2016, 55 (47), 1459514599
DOI:
10.1002/anie.201607161
Michurin O. M.; Afonin S.; Berditsch M.; Daniliuc C. G.; Ulrich A. S.; Komarov I. V.; Radchenko D. S.
Conformationally constrained non-racemizing trifluoromethyl-substituted lysine isosteres [(E)- and (Z)-TCBLys] with charged side chains are presented as a new type of 19F-NMR labels for peptide studies. Design of the labels, their synthesis, incorporation into peptides and experimental demonstration of their application for solid state NMR studies of membrane-active peptides are described. A series of fluorine-labeled analogues of the helical amphipathic antimicrobial peptide PGLa(Nle) was obtained, in which different lysine residues in the original peptide sequence were replaced, one at a time, by either (E)- or (Z)-TCBLys.
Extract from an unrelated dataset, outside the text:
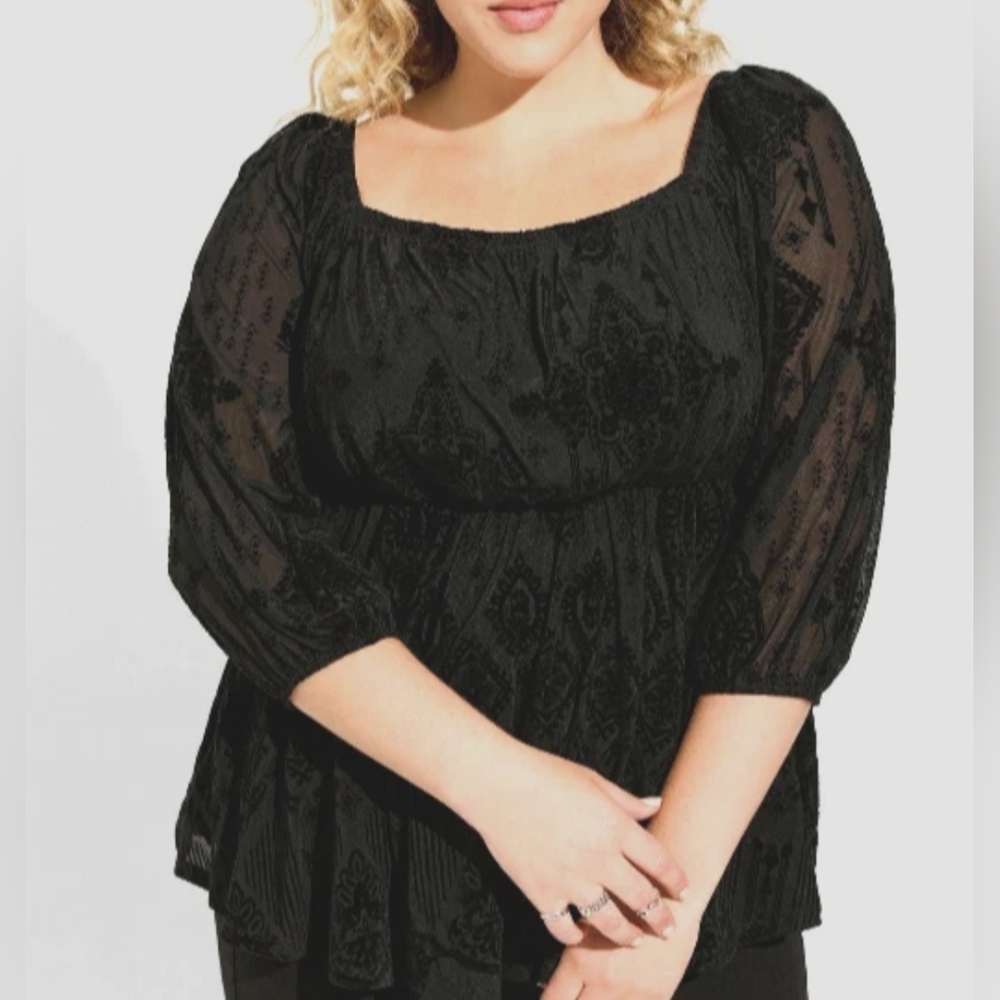 Torrid Flocked Mesh Velour Peasant‎ Black Top Size 2X Square Neck Puff Sleeve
Antimicrobial activities of the synthesized analogues were practically the same as those of the parent peptide. The structural and orientational parameters of the helical PGLa(Nle) peptide in model bilayers, as determined using the novel labels confirmed and refined the previously known structure. (E)- and (Z)-TCBLys, as a set of cationic 19F-NMR labels, were shown to deliver structural information about the charged face of amphipathic peptides by solid state 19F-NMR, previously inaccessible by this method.